◆ Raw data ◆
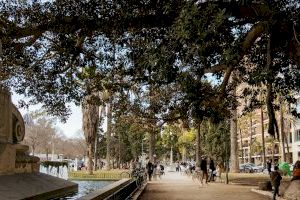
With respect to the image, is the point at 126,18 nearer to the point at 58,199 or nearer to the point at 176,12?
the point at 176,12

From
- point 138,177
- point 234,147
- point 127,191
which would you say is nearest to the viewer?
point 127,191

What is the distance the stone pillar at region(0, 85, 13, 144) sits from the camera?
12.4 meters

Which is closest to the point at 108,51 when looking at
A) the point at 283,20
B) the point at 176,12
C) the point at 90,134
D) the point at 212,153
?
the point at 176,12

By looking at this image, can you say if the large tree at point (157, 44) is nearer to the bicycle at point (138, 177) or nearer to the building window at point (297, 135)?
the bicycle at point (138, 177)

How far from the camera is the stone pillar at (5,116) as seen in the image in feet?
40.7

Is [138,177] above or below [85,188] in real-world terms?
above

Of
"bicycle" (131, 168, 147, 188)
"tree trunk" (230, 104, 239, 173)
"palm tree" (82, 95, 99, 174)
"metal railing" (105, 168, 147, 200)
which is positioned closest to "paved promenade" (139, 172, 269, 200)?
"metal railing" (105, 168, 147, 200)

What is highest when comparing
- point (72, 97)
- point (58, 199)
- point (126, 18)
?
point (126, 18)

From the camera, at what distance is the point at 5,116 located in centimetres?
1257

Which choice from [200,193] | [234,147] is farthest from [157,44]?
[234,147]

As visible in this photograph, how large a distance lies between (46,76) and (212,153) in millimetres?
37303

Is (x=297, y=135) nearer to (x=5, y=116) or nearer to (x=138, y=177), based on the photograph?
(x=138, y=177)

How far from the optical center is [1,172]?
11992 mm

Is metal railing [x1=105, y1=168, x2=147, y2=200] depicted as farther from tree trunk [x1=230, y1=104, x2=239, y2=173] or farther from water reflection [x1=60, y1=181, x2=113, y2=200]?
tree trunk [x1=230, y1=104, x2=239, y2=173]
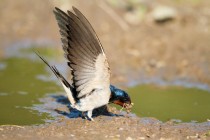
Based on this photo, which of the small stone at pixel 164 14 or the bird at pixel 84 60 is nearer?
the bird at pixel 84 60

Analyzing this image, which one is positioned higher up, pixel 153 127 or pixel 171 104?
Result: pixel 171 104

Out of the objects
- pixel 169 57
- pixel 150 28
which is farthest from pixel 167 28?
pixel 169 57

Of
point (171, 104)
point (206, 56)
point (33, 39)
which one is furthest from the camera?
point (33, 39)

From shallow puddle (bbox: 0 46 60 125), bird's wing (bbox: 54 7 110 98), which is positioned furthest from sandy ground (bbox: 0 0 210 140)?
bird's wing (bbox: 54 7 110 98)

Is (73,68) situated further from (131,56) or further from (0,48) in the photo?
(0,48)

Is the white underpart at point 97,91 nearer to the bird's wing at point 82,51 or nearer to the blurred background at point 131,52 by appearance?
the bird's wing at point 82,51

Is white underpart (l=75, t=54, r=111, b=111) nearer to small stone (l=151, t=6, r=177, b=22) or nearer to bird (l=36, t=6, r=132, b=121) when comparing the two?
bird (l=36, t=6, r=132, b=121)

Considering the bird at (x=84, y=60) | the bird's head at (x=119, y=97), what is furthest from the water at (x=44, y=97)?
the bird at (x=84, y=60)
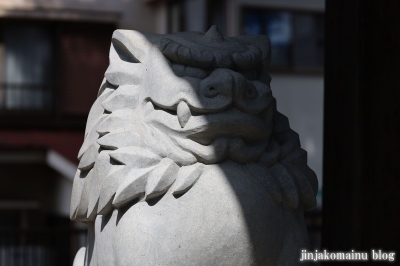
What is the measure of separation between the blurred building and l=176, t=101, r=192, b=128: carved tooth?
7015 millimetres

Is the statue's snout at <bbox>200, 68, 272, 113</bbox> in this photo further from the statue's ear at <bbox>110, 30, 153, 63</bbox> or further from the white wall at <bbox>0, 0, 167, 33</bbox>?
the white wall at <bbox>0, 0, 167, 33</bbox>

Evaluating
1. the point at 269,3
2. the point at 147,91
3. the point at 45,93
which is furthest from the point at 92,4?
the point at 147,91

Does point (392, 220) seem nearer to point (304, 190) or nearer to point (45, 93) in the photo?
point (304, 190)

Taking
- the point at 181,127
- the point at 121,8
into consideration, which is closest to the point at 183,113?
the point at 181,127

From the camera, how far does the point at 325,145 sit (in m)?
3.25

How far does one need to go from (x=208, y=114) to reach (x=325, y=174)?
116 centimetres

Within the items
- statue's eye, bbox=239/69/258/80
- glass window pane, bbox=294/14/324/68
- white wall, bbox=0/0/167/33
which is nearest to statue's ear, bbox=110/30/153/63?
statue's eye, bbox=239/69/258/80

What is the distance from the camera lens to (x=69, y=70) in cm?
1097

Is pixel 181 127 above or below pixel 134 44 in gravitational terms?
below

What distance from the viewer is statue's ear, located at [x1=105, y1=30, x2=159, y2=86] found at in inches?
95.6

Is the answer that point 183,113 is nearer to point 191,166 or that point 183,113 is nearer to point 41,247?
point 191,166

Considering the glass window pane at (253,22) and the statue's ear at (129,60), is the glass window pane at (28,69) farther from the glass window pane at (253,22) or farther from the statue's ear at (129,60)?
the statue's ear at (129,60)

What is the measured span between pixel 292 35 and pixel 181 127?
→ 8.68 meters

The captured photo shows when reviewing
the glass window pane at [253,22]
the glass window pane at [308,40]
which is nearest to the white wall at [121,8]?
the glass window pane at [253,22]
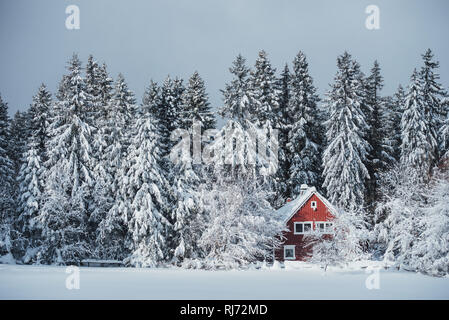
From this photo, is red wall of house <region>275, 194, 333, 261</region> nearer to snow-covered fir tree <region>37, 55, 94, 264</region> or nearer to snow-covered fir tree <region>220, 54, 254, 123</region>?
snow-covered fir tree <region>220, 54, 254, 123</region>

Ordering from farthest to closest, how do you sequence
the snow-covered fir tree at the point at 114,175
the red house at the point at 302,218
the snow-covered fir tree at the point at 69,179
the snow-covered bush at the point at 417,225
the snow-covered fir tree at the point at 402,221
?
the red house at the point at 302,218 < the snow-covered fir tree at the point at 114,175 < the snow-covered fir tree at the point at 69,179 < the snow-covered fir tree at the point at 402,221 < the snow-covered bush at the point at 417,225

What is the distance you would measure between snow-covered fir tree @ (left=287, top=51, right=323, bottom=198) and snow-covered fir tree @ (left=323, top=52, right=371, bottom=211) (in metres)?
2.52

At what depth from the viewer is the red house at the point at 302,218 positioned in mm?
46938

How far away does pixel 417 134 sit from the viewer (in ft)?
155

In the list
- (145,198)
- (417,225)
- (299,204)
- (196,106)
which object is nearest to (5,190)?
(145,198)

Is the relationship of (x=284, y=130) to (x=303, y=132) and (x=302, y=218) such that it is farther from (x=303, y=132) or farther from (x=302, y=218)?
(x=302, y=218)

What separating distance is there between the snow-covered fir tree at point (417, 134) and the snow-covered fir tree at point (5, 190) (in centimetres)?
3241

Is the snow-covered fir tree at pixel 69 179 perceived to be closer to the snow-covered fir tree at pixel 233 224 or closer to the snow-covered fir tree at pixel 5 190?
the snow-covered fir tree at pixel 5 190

---

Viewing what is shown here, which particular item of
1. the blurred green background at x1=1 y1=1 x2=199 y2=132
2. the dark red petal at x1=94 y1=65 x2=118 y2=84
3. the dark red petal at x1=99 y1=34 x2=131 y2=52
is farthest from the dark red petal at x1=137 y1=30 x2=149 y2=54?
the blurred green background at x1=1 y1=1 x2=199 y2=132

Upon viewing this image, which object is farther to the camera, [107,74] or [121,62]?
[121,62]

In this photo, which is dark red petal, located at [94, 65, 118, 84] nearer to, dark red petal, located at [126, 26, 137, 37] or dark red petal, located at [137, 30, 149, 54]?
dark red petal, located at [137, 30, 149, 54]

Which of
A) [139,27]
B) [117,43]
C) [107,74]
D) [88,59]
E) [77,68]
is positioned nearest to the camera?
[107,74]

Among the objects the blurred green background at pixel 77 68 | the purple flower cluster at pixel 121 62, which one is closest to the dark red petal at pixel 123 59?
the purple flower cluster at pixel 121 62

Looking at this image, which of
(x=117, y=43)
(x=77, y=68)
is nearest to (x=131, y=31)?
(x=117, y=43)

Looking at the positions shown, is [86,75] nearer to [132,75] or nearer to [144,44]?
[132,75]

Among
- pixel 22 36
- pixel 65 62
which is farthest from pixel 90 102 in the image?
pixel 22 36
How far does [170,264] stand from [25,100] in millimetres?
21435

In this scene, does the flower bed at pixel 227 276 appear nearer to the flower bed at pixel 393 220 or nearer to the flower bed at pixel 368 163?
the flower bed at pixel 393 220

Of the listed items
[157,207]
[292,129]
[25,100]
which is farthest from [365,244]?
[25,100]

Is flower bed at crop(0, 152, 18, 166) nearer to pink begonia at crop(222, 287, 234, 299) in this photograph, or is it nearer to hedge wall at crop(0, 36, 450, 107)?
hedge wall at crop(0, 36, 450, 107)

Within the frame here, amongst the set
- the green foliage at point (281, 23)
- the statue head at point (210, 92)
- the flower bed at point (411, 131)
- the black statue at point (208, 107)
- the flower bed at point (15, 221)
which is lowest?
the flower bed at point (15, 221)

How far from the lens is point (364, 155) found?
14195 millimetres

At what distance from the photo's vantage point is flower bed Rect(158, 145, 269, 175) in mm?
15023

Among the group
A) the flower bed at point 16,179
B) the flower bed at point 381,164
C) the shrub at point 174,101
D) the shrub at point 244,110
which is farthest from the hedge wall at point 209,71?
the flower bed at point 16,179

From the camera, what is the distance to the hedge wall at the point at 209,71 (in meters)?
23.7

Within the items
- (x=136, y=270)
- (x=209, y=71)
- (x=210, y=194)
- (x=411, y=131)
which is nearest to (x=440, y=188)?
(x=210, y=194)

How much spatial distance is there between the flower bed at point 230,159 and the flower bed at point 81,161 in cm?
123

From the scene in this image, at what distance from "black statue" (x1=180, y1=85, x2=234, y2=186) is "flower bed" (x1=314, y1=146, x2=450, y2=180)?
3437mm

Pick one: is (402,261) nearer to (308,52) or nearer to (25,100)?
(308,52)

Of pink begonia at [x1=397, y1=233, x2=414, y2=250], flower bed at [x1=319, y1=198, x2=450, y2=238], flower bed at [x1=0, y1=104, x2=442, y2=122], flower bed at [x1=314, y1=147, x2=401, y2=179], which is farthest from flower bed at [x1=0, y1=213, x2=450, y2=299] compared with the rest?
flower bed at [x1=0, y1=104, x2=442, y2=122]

◆ Description of the task ◆
Report every line above that contains the word "pillar", copying each one in full.

◆ The reply ◆
What is the distance the stone pillar at region(0, 85, 13, 144) sits from the camera?
How far from the camera is the stone pillar at (5,116) as seen in the image in feet?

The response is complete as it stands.